An Ode To: Fall Out Boy

Now you may be thinking to yourself, “fall out boy stinks” or “they were so 2005″, but that’s exactly why I love them. They are so 2005, but that was a magical year. Jessica Simpson and Nick Lachey were married, HIMYM had its series premier, Carrie Underwood won American Idol (long live Bo Bice) and Kristin Wiig made her debut on SNL.

Above all, ‘Sugar, We’re Going Down’ hit the airwaves and captured my 5th grade heart. How could you resist the sweet sound of Patrick Stump’s voice or the opportunity to let your air guitar skills flourish with countless guitar riffs.

Not only did ‘Sugar, We’re Going Down’ blast through the headphones of my iPod mini, but it prompted me to purchase the entire From Under The Cork Tree album. To my mother’s despair, $11.99 was charged to her credit card, but this album fueled my happiness for years to come.

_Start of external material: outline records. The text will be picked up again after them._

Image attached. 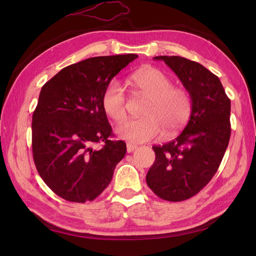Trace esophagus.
Listing matches in <instances>:
<instances>
[{"mask_svg":"<svg viewBox=\"0 0 256 256\" xmlns=\"http://www.w3.org/2000/svg\"><path fill=\"white\" fill-rule=\"evenodd\" d=\"M136 148H138V145L132 144V143H128V144H126V150H128V153H132V152L135 150Z\"/></svg>","mask_w":256,"mask_h":256,"instance_id":"1","label":"esophagus"}]
</instances>
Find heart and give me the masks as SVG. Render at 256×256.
<instances>
[{
	"mask_svg": "<svg viewBox=\"0 0 256 256\" xmlns=\"http://www.w3.org/2000/svg\"><path fill=\"white\" fill-rule=\"evenodd\" d=\"M131 82L148 96L142 118L128 120L116 128V134L133 143H144L178 133L192 116V102L187 89L172 86V79L156 67L146 66L131 76ZM102 108L112 120L121 122L126 116V96L118 81L108 84L102 94Z\"/></svg>",
	"mask_w": 256,
	"mask_h": 256,
	"instance_id": "1",
	"label": "heart"
}]
</instances>
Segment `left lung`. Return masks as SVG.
<instances>
[{
  "label": "left lung",
  "mask_w": 256,
  "mask_h": 256,
  "mask_svg": "<svg viewBox=\"0 0 256 256\" xmlns=\"http://www.w3.org/2000/svg\"><path fill=\"white\" fill-rule=\"evenodd\" d=\"M182 81L192 96L186 128L175 140L153 146L155 162L146 175L160 198L182 201L197 194L218 170L231 135V102L220 79L196 62L179 56H157Z\"/></svg>",
  "instance_id": "obj_1"
}]
</instances>
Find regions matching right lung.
Returning a JSON list of instances; mask_svg holds the SVG:
<instances>
[{"instance_id":"obj_1","label":"right lung","mask_w":256,"mask_h":256,"mask_svg":"<svg viewBox=\"0 0 256 256\" xmlns=\"http://www.w3.org/2000/svg\"><path fill=\"white\" fill-rule=\"evenodd\" d=\"M136 58L134 54L88 58L42 86L32 113V157L42 180L64 200L96 199L125 156L126 144L110 140L102 94L114 76ZM100 142L102 148L94 149Z\"/></svg>"}]
</instances>
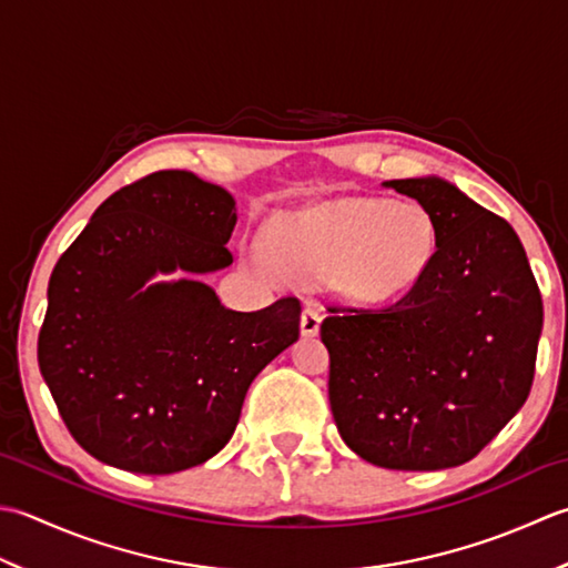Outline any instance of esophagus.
<instances>
[{"label": "esophagus", "instance_id": "34e87169", "mask_svg": "<svg viewBox=\"0 0 568 568\" xmlns=\"http://www.w3.org/2000/svg\"><path fill=\"white\" fill-rule=\"evenodd\" d=\"M321 328V308L316 304H306L304 314H301V333L304 335H316Z\"/></svg>", "mask_w": 568, "mask_h": 568}]
</instances>
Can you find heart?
<instances>
[{
  "instance_id": "heart-1",
  "label": "heart",
  "mask_w": 568,
  "mask_h": 568,
  "mask_svg": "<svg viewBox=\"0 0 568 568\" xmlns=\"http://www.w3.org/2000/svg\"><path fill=\"white\" fill-rule=\"evenodd\" d=\"M272 252L254 245V272L328 282L355 301H387L407 294L432 270L438 223L416 201L338 199L286 213L272 225Z\"/></svg>"
}]
</instances>
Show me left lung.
<instances>
[{
    "label": "left lung",
    "mask_w": 568,
    "mask_h": 568,
    "mask_svg": "<svg viewBox=\"0 0 568 568\" xmlns=\"http://www.w3.org/2000/svg\"><path fill=\"white\" fill-rule=\"evenodd\" d=\"M426 205L438 252L385 308L328 306V399L343 442L392 470L476 458L527 402L541 294L513 225L438 176L385 181Z\"/></svg>",
    "instance_id": "left-lung-1"
}]
</instances>
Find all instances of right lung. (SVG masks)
Here are the masks:
<instances>
[{"instance_id":"1","label":"right lung","mask_w":568,"mask_h":568,"mask_svg":"<svg viewBox=\"0 0 568 568\" xmlns=\"http://www.w3.org/2000/svg\"><path fill=\"white\" fill-rule=\"evenodd\" d=\"M235 199L191 171L112 193L55 262L39 367L68 432L108 466L169 476L235 434L252 379L298 341L301 304L225 308L199 280L233 264ZM186 271L173 283L156 273Z\"/></svg>"}]
</instances>
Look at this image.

Flash forward to 2007, Thnks fr th Mmrs brought a smile to my face the way F.O.B’s previous hit did, but this time it had a little more angst. Infinity on High rocked my world. ‘This Ain’t A Scene, It’s An Arms Race’ made for an incredible music video and ‘Hum Hallelujah’ showed the softer side of the band. I was in full seventh grade pop-punk mode and nothing would stop me from continuing on this path.

And nothing did stop me from seeing F.O.B Live in the summer of 2015. ‘Dance, Dance’, ‘Uma Thurman’, ‘Centuries’, ‘Sugar, We’re Going Down’, and even ‘I Don’t Care’ made me scream like a Justin Bieber fan. While critics may say that the most recent addition to the Fall Out Boy repertoire was a lame excuse for a come-back, I disagree. American Beauty/American Psycho was perfect. While it didn’t make me want to dance like Uma Thurman, it did make me want to dig up my iPod mini and download any album I didn’t already have. I still get excited when Fall Out Boy comes on the radio, or I see it on one of my friend’s playlist. If you know me well you know that ‘Sugar, We’re Going Down’ is my favorite air guitar song, that ‘Thnks fr th Mmrs’ will forever be my favorite farewell, and that Patrick Stump’s solo career will never be forgotten.

So thank you Fall Out Boy, for making me flex my vocal chords, tap into my inner punk super star, and for sticking around even 11 years after your chart topping hit. But most of all thanks for teaching me that “the best of us can find happiness in misery”.